Items drawn from a data source
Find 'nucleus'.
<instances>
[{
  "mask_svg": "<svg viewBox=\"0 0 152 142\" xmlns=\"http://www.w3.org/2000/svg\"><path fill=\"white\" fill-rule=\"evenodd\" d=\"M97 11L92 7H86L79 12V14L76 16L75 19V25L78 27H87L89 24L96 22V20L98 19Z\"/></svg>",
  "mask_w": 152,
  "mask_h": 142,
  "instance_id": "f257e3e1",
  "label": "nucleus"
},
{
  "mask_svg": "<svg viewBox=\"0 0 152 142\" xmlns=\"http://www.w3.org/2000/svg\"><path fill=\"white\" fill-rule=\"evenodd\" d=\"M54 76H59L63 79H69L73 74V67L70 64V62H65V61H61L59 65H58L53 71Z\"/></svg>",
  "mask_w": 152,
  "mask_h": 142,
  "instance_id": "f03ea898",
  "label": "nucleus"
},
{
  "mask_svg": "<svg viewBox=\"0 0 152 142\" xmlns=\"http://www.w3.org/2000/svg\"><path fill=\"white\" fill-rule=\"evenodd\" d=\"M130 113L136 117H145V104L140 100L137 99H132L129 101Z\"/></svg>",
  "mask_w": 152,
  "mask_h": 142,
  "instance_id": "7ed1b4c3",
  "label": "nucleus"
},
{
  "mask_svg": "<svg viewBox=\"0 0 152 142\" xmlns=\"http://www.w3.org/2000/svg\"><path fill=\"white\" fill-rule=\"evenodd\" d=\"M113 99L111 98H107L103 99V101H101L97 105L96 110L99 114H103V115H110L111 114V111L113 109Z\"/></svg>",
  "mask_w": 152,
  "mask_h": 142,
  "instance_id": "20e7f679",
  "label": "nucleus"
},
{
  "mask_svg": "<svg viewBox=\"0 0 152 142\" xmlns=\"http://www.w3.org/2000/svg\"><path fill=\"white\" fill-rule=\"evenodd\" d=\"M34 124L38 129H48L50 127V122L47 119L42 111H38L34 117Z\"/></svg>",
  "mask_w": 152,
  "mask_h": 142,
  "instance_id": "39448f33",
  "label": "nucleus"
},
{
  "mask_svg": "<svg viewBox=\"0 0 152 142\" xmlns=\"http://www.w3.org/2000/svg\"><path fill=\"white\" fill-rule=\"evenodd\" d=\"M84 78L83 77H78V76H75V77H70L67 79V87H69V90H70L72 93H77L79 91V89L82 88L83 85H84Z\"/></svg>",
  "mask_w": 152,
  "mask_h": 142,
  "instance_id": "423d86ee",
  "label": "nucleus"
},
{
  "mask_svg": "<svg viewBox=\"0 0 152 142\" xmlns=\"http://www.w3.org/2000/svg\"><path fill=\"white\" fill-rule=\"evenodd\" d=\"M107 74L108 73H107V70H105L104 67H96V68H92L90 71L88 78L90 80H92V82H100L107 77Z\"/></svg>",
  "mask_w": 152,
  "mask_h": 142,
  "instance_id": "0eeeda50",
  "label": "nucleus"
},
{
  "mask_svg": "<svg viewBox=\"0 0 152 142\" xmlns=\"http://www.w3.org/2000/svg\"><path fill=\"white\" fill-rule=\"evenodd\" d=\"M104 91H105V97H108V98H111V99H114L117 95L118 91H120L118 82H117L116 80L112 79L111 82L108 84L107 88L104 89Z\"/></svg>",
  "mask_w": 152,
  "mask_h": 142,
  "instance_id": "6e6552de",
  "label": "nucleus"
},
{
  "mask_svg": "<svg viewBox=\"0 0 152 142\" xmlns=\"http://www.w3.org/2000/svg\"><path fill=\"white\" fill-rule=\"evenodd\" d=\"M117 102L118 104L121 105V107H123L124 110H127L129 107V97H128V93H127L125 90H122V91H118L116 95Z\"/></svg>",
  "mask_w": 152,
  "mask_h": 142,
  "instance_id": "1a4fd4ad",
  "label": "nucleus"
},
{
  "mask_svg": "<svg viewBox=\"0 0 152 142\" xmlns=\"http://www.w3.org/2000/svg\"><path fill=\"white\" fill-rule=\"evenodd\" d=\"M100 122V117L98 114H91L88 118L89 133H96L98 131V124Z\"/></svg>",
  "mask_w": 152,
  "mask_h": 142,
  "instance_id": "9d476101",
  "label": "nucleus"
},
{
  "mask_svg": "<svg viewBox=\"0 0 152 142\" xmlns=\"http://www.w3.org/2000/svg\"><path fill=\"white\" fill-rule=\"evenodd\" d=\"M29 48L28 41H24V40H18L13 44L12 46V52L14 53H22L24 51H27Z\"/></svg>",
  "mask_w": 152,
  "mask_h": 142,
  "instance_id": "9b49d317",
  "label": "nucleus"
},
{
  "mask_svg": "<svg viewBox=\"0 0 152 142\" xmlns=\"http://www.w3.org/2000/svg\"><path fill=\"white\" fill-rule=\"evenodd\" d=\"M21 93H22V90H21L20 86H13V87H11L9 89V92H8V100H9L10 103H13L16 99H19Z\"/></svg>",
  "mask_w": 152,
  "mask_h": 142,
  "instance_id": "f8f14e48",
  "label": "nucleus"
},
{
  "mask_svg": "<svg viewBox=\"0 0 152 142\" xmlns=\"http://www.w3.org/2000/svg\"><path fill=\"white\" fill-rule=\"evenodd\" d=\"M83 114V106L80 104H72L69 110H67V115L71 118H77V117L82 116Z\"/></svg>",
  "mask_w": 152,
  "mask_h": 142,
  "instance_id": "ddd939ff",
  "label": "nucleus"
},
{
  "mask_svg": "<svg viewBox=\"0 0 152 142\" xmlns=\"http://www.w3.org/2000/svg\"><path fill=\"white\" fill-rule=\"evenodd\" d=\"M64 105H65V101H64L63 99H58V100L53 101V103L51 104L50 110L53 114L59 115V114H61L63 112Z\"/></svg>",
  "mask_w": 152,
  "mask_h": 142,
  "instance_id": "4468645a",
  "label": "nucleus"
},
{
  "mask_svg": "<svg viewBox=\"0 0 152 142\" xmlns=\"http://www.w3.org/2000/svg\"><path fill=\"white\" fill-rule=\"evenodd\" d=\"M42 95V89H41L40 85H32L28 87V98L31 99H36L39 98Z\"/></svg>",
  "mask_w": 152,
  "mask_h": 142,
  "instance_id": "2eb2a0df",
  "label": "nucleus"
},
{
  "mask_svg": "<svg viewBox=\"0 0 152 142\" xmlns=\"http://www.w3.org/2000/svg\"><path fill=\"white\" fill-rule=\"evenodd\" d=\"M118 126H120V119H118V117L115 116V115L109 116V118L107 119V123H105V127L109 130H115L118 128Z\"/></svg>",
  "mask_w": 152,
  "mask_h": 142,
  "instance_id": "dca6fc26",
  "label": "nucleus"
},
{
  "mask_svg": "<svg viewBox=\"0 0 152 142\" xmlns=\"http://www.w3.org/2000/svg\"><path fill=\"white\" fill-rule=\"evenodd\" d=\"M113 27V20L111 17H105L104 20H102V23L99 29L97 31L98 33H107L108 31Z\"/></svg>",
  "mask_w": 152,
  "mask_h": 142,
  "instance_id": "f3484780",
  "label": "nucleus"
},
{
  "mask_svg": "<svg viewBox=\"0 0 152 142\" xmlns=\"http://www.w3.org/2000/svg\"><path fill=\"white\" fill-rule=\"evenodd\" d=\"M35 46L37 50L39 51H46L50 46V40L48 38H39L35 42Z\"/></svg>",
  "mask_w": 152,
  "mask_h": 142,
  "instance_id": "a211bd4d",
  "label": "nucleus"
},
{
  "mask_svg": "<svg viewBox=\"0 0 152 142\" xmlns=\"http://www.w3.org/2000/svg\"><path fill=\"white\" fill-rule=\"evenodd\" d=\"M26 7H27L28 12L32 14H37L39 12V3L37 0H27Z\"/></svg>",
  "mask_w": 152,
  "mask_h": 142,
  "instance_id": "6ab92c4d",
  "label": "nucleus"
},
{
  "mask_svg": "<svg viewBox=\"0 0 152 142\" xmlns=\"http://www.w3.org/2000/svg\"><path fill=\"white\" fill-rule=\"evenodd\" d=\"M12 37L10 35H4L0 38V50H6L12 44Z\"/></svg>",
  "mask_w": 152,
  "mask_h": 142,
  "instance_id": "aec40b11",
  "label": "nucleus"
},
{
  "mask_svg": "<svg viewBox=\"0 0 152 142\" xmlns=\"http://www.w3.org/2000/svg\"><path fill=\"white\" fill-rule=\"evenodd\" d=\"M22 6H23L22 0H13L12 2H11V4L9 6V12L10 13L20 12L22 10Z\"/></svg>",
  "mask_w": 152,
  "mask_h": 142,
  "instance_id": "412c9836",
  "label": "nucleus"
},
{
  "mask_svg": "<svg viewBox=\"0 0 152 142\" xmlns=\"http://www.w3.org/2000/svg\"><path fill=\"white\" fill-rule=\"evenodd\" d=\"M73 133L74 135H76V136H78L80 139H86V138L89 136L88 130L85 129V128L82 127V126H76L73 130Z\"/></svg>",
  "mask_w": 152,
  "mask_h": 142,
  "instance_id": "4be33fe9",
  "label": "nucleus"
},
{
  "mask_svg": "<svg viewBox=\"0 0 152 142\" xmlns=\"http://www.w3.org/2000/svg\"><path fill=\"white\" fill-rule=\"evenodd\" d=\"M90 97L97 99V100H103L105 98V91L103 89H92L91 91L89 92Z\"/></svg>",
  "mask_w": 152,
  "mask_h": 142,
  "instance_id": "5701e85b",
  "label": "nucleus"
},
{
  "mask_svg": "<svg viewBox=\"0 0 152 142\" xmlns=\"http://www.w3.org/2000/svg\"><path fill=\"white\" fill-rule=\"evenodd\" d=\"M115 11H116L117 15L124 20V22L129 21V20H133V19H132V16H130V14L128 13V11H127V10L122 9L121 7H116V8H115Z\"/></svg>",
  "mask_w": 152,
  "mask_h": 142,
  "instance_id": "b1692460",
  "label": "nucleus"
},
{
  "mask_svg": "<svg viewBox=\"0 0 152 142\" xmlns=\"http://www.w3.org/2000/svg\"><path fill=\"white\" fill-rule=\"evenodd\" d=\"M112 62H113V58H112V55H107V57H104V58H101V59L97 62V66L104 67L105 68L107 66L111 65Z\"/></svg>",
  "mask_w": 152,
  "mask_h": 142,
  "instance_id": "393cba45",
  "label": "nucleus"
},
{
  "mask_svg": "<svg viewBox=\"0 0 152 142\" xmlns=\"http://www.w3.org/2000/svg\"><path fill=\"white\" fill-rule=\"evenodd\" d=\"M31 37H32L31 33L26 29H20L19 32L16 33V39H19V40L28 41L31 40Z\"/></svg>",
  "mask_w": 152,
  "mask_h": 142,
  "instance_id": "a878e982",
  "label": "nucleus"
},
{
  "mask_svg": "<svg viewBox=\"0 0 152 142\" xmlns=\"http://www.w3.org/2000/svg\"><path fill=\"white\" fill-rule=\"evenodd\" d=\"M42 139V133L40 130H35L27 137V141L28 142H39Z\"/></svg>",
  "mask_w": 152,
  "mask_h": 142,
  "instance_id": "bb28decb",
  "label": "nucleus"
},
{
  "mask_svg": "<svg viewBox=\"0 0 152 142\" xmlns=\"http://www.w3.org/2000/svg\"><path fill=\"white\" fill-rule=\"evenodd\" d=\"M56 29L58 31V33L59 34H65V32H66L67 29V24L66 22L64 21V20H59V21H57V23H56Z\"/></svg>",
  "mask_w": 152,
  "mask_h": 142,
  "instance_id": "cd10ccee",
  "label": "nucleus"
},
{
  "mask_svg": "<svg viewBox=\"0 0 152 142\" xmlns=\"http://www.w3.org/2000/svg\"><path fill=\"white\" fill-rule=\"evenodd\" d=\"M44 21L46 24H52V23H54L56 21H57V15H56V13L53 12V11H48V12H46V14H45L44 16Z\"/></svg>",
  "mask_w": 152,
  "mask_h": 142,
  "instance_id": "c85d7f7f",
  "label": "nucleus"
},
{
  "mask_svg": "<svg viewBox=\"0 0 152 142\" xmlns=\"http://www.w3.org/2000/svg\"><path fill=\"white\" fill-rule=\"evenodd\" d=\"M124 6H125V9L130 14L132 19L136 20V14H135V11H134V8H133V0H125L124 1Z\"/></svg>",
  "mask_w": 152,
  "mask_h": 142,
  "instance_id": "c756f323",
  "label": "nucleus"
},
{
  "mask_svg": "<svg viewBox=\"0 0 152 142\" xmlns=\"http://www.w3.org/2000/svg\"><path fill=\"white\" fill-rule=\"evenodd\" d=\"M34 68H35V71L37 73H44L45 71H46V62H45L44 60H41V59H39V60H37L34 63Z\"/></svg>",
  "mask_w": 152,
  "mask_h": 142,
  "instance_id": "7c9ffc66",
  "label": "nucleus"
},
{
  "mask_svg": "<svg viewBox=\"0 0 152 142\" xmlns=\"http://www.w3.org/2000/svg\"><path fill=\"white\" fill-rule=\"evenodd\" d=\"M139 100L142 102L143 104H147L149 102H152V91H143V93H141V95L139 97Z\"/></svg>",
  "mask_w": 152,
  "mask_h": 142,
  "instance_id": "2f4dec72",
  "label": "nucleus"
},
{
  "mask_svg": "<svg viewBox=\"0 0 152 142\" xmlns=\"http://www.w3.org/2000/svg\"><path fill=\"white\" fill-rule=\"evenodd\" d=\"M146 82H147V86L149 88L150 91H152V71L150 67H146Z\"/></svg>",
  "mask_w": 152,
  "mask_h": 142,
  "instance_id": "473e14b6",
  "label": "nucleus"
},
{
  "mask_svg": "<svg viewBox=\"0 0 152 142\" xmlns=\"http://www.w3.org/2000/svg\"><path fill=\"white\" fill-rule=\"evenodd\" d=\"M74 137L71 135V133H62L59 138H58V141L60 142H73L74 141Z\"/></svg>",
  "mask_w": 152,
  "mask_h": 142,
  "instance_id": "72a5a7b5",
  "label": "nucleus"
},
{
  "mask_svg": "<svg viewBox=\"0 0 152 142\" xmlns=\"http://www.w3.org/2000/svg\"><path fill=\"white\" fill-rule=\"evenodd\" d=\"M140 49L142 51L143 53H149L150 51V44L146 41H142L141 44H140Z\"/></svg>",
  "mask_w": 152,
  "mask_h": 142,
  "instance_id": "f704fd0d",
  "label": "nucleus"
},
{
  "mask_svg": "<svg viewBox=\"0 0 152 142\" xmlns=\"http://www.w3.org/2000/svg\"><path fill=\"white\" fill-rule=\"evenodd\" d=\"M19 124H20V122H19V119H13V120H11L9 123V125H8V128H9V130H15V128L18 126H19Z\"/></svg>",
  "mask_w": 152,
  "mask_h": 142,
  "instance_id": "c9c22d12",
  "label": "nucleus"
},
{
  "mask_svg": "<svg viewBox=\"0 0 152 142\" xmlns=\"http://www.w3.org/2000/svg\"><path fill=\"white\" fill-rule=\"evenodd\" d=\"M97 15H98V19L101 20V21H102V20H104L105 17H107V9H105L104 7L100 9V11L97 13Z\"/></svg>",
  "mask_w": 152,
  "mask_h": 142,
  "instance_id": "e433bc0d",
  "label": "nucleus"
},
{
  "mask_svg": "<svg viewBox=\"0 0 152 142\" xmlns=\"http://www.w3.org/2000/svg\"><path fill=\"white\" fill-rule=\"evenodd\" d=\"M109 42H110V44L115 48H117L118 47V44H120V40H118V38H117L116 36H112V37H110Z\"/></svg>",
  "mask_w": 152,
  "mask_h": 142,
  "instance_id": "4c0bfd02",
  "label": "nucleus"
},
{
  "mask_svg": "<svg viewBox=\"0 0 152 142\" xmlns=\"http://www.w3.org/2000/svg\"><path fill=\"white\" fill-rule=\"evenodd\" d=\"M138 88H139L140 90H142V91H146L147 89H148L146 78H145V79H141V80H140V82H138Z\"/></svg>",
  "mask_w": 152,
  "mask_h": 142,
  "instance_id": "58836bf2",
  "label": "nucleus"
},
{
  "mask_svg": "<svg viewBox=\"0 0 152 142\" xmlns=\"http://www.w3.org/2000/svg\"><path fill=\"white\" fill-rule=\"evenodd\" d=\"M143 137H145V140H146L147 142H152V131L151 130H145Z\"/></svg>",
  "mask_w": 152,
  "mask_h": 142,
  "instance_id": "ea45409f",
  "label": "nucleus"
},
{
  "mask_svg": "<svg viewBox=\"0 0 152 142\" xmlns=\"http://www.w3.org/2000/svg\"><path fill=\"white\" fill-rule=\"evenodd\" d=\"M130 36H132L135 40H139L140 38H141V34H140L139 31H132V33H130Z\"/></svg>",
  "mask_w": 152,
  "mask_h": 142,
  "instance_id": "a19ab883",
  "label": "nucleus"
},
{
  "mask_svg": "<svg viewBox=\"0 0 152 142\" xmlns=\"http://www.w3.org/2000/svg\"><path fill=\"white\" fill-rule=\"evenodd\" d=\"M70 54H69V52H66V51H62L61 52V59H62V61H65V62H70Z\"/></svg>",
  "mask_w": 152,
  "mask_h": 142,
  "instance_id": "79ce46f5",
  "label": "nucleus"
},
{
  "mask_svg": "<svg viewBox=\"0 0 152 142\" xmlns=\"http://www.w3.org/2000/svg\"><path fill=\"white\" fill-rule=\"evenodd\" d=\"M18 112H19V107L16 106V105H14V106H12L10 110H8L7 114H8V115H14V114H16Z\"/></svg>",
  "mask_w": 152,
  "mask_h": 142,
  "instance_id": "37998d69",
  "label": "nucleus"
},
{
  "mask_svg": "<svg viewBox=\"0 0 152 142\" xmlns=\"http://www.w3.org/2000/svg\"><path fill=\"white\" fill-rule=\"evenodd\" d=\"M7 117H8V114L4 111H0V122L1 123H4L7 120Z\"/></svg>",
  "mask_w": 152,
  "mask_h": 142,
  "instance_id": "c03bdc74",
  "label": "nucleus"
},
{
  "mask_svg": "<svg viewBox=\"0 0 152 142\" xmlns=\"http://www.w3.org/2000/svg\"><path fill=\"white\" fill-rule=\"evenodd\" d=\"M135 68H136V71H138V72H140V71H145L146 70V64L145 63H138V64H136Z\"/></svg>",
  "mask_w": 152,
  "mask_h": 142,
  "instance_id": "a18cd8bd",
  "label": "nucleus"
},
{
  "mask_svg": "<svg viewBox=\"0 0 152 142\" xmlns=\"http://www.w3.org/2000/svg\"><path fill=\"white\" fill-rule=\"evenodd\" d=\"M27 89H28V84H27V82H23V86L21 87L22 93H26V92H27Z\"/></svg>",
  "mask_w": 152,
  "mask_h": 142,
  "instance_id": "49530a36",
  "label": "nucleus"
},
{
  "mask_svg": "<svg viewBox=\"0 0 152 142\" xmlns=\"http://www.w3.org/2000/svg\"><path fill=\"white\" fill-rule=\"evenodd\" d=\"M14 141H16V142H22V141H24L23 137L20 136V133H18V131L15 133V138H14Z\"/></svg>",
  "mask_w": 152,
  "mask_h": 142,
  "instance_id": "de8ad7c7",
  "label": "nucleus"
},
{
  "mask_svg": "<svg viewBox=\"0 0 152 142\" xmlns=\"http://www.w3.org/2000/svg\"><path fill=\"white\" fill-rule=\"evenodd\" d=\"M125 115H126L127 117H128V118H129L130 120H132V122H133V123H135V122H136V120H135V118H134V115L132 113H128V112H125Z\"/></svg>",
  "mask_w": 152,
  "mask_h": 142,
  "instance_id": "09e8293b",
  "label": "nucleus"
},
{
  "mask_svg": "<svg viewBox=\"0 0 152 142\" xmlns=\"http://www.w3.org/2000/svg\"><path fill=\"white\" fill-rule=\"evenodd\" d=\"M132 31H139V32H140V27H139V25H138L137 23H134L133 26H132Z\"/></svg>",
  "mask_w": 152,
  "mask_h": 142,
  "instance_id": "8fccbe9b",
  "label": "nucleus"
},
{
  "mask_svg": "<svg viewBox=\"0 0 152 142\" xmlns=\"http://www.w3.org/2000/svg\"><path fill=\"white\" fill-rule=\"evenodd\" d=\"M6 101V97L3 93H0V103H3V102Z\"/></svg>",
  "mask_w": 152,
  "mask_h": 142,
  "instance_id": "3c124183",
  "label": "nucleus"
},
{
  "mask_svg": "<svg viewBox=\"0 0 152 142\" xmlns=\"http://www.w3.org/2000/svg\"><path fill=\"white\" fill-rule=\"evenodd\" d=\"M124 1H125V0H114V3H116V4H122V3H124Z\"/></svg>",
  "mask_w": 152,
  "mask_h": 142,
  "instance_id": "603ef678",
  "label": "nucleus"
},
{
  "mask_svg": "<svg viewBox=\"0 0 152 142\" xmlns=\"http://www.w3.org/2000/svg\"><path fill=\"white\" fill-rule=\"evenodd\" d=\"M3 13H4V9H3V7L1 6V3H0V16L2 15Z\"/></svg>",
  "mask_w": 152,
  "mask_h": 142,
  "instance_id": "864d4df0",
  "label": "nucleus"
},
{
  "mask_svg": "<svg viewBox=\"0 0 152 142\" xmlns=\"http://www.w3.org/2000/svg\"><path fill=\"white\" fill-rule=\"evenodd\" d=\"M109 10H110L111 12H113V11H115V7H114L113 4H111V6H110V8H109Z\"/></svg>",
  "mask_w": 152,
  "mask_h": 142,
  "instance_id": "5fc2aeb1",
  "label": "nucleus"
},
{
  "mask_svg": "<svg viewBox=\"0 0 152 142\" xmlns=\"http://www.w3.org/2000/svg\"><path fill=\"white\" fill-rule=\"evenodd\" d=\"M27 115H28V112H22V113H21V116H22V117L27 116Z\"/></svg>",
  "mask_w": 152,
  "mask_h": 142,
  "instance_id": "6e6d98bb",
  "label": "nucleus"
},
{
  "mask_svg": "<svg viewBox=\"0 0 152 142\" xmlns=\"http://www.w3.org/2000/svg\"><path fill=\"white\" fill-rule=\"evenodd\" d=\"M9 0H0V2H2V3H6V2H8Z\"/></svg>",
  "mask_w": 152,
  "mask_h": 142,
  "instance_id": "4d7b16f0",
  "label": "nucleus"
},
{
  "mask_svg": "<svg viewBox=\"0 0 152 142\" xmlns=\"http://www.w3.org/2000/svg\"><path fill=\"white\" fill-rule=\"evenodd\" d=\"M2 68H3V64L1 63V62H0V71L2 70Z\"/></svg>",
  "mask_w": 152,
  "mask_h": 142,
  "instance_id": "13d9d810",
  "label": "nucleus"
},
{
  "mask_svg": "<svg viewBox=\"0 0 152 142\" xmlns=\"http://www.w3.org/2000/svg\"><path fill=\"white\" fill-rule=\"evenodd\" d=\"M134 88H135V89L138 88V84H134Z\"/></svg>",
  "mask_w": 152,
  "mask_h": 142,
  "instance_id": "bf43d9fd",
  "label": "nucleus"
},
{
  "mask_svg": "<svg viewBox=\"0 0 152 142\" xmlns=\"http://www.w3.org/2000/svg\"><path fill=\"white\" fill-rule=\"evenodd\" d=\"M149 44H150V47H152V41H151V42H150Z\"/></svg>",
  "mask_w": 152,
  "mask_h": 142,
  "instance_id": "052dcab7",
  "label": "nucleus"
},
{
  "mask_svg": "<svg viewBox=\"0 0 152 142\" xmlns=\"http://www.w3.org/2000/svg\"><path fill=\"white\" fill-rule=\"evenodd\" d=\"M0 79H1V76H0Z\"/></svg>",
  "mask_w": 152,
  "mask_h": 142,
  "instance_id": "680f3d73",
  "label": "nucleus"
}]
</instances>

#### TASK TO COMPLETE
Please give the records as a Markdown table with the columns Row and Text, starting at the first line and stopping after the line that contains "76H59L63 79H69L73 74V67L70". Number each line in Row, put the line itself in Text, and leave out any blank lines.

#### FINAL RESULT
| Row | Text |
|---|---|
| 1 | Find 'nucleus'. |
| 2 | <instances> |
| 3 | [{ |
| 4 |   "mask_svg": "<svg viewBox=\"0 0 152 142\" xmlns=\"http://www.w3.org/2000/svg\"><path fill=\"white\" fill-rule=\"evenodd\" d=\"M97 11L92 7H86L79 12V14L76 16L75 19V25L78 27H87L89 24L96 22V20L98 19Z\"/></svg>", |
| 5 |   "mask_w": 152, |
| 6 |   "mask_h": 142, |
| 7 |   "instance_id": "f257e3e1", |
| 8 |   "label": "nucleus" |
| 9 | }, |
| 10 | { |
| 11 |   "mask_svg": "<svg viewBox=\"0 0 152 142\" xmlns=\"http://www.w3.org/2000/svg\"><path fill=\"white\" fill-rule=\"evenodd\" d=\"M54 76H59L63 79H69L73 74V67L70 64V62H65V61H61L59 65H58L53 71Z\"/></svg>", |